A strange thing happened to me on Tuesday.
A man walked in as I spoke to the doctor and said hello. I said hello back stiffly, to signal my displeasure. He proceeded to turn to the doctor and tell her he was there to sell her some ‘good drugs’. The doctor must have noticed my angry face because she told him to ask for my permission and I declined to give it. He looked shocked; like he would always sell drugs with a patient present, during their consultation.
I have thought about this incident more than once since it happened and especially thought about what it means for health care in a context like the one I was in.
Here I was, in Mathari Hospital, a place whose name is a shorthand for whatever Kenyans perceive madness to be. The sales rep probably imagined that the crazy lady would not be connected enough with reality to object. Well, I was.
There is a notion that poor people want different things when they see a doctor; that they deserve different things. I think that we all deserve the same things: respect, kindness, dignity, honesty, fairness.
I paid, for the consultation with the psychiatrist, KSh 50; same as a person without a college education, a person who is experiencing a psychotic break, a person there for review after being released from a ward.

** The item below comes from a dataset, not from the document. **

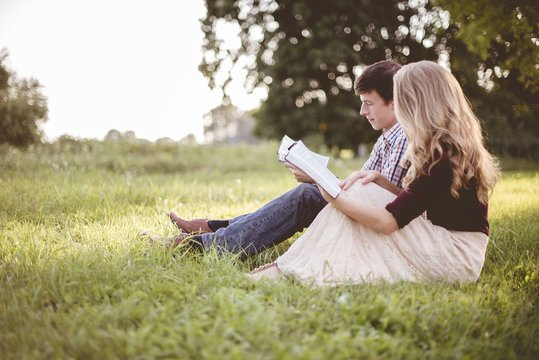 Couple reading the bible together in a garden under sunlight with a blurry background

Today, a friend used a public clinic for the first time. He was astounded by the amount of time he had to wait (4 hours) and by the quality of the medical care (superb) because he had certain assumptions going in.
The way to solve some of the issues that ail our system of health care might then be this: put the educated, the assertive, the privileged in these settings. Task them with interrogating it, testing it, forming it from the inside.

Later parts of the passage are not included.